Sunday, March 12, 2006

Requiem for a Dream

Despite the fact that a movie with this title precedes this article, the fact remains that this title felt most appropriate for what I wanted to write. That aside...

"Silent rays of light burst forth over the horizon, illuminating the path before me. During the night I had dreamed of what lay in the darkness, fantasizing about kingdoms and magic. I stand disenchanted, the dim reality of it all mocking my innocent dreams. My life is more clear; the dreams of my callow youth fade as the darkness does to light. Though I feel a pain at this destruction, I see reality, no less beautiful by my worthless and stupid dreams."

I've taken lately to trying to create random short creative pieces for my AIM profile. Though I know no one reads them, I figure that it's a good exercise in honing my writing skills, even if they may never be good enough for that which I want to do. The reason I threw this in here is because this piece I wrote earlier tonight for my profile shows a theme that's been recurring in my mind for the last few days. Lately I've been looking at the future a lot, trying to penetrate the cloud of obscurity that obstructs our view to the uncertain future. Though there's always a great element of futility in attempting to ascertain events that have not yet happened, there's a sort of unavoidable attraction towards catching glimpses of our futures.

The more I look forward however, the more miserable I feel. Each day I feel a growing disdain for the path I've chosen, but I know that nothing else will make me any happier. I've always had dreams of just writing stories all my life, be it for movies, t.v. shows, comics, books, whatever. But these dreams were a child's silly daydreams, and I've hung on to them for too long. I can't expect real success as a writer. Considering that some of these entries represent my writings at their best, it's easy to understand why my success as a writer is something of a pipedream that can only be had within a dream. That is how far removed from reality my dreams are. The bittersweet pangs of sadness tear at me from the inside when I think this, because it has been my greatest ambition for years now to be a writer. Looking around at reality though, I know that I will never be a writer. Though I will try when time and life permits, I know that it is a wasted enterprise.

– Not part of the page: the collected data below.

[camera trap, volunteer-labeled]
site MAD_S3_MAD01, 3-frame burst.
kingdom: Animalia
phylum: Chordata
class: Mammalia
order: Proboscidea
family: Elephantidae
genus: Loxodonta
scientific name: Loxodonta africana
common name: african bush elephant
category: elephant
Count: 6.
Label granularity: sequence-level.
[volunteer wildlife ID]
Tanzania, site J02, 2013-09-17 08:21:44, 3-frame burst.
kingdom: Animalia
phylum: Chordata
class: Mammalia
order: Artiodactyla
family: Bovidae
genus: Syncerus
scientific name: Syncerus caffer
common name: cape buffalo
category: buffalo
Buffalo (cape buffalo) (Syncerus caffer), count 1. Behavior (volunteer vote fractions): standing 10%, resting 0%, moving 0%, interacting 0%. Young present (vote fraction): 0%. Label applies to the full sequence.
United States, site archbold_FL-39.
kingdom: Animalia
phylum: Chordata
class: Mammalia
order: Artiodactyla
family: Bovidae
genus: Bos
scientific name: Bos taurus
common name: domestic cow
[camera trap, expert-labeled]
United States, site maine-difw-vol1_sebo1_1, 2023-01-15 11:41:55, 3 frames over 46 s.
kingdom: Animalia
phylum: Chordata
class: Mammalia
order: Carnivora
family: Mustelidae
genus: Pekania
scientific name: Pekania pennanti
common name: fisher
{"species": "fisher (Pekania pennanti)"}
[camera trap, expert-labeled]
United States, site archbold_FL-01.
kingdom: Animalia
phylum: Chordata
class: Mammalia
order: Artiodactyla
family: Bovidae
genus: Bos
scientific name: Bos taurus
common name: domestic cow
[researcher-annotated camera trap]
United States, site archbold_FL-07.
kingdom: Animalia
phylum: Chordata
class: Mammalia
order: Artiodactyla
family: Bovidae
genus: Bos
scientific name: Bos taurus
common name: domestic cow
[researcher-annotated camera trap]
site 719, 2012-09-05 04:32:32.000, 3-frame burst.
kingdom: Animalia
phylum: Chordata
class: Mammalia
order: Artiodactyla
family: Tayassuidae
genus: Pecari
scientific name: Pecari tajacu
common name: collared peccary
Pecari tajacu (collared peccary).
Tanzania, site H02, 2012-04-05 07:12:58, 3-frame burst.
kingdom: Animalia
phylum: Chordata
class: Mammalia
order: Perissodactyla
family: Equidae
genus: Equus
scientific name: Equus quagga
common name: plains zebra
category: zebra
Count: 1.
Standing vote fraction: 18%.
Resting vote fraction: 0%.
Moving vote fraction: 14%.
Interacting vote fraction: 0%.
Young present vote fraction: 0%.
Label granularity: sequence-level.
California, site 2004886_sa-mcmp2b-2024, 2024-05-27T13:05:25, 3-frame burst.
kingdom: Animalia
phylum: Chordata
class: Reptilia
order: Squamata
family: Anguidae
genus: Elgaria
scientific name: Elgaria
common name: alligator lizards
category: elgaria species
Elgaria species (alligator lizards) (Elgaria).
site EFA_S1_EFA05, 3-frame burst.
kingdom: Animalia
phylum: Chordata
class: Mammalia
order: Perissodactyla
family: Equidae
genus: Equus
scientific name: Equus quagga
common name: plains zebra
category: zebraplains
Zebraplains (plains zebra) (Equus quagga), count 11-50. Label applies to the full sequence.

I have never been exceptional at writing and I have no reason to believe that I ever will be. Not many writers without talent make it as writers. If I had any kind of inherent exceptional writing prowess, I should have been recognized by now. As it stands, most of my works are usually so boring that it's amazing if someone can even stomach a short paragraph of mine. Mind you, I'm not insinuating that other people are at fault; I'm just stating that what I write is usually so boring that it causes people grief to read too much more. This is a reality I'm coming to accept, bursting the pipedream and aspirations to literary greatness that I might have once harbored. Though I feel like there is an inherent brilliance to my ideas and stories, they are my children, and so of course I am proud of them. They retain no value beyond that though, and stand as mere conceptual shells, hollow from the lack of soul and depth of their creator.

My dreams must fade from my vision of reality. There is no room in life for a man blinded by silly fantasies. I will likely not enjoy overly much the jobs I will do in the coming future, but many people do not like their jobs. At least they choose useful positions and are of utility to society. I'm a philosophy major. Basically, I'm majoring in uselessness and futility, bordering insanity with my stupid choices. I should have chosen something more useful, even if I wouldn't have liked the classes. To be honest, right now, I don't really like the classes either. At least if I were studying something like science I'd at least be doing something good for society.

I have to find my shallow and meaningless niche in society soon. Once that niche is found, I need to stop meddling in other peoples' lives and fulfill the purpose for which evolution created me: to serve others and be a worthless cog in a wonderful machine. I'm extent, unnecessary crap cluttering up the grand design; failing to know my place I attempt to forge a new one, risking the whole damn enterprise all together. Why I am so greedy and so focused on my own needs is beyond me, but it needs to stop. The day when my dreams mattered or were allowed to exist has past. The days has come for me to grow up, and abolish all my silly fantasies about achieving greatness as a writer, about being some weird and amazing teacher who teaches his students about life, about being a great parent. Given my current state and lack of an interesting personality, I find it hard to believe that I'll ever be tolerable or likeable enough for anyone to become romantically interested in me. Though I say I'd adopt if I'm not married by age 30, I'd hate to raise a child alone because then it would have all of my flaws because there'd be no mother to hinder the transfer of stupidity from parent to child.

The only place left for my dreams is the remote part of my heart from which they came. My esoteric soul is a thing of songs, of poems, and religion, but deep within its imaginary walls lies a small spot. In that spot is housed all the innocent and reckless ambition of the human imagination, finding refuse in a remote spot of the total sum of our being. In this way our daydreams carry from generation to generation, always managing to avoid being weeded out. The corner of my imaginary heart, my fabricated soul has been and will always, a requiem for my dreams, dumb as they may be.